第39話 どれみふぁそらしど
巨大な建物、広い庭。まさしくゲームやアニメで見るような屋敷。
「すごいところに住んでるね」
どれみはクスリと微笑み、「ふふふ、スキルのおかげかもしれないわね」と大きくうなずく。
通されたのは20畳ほどの部屋。彼女の部屋のようだ。
「わさびの額に角が見えているっていうのは」
「ええ、わたしが持っているスキルは異者発見というものなの」
この世界は、人形である人族と獣族で成り立っており、人、亜人、半亜人に区分される。原住民である様々な種類の魔人が知的に活動しているが、それ以外にも未発見の種族は多く未知の存在とされている。そんな存在のエネルギーを感知するスキルであった。

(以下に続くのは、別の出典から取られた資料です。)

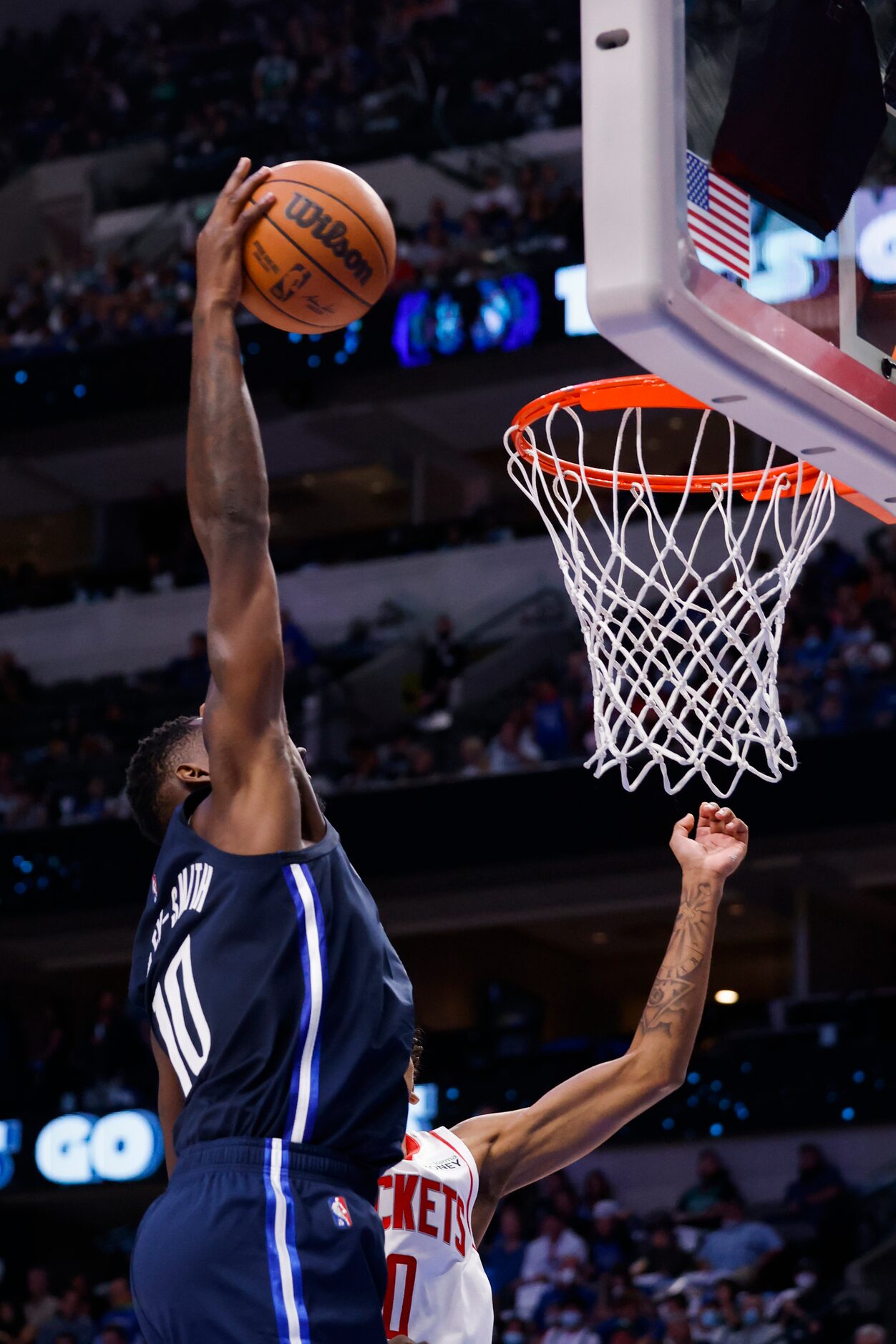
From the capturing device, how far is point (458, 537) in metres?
16.3

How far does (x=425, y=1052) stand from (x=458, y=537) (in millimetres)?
4893

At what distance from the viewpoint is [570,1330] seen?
32.6 feet

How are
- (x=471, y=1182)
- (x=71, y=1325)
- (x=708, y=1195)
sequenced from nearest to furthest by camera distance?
(x=471, y=1182)
(x=708, y=1195)
(x=71, y=1325)

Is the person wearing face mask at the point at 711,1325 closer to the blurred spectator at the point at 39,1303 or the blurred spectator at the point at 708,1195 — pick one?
the blurred spectator at the point at 708,1195

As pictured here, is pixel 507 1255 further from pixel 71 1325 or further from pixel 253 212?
pixel 253 212

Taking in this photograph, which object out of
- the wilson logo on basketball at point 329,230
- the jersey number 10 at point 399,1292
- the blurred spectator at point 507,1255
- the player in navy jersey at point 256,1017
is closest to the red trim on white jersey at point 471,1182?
the jersey number 10 at point 399,1292

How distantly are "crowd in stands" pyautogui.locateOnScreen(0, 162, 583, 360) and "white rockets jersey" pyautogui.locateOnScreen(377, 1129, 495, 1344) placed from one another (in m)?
12.9

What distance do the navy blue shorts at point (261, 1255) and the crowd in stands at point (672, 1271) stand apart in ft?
23.8

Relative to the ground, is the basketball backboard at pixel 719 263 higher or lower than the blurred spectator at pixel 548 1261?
higher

「そのスキルでわさびのことが分かったんだ。それでそのスキルとお屋敷と何の関係が?」
「ええ、この異者発見はSランクとされているの。そしてこのスキルで未発見の種族を探しだすことを仕事にしているのよ」
「じゃあ、あなたはわたくしを捕えようという事ですか」
わさびの鋭い目が向けられる。反応するようにあんこも戦闘態勢を取り、ひなつは『|アタフタ((ヽ(;´Д`)ノ))アタフタ《アタフタ》』している。
「本来であればそうなんだけど、折り入ってみるるくんにお願いがあるの」
「お願い?」
「わたしが双子だというのは知っているわよね」
もちろん知っている。彼女は双子の美人姉妹として学校でも人気があった。姉のどれみ、妹のふぁそら。妹にしどちゃんもいる。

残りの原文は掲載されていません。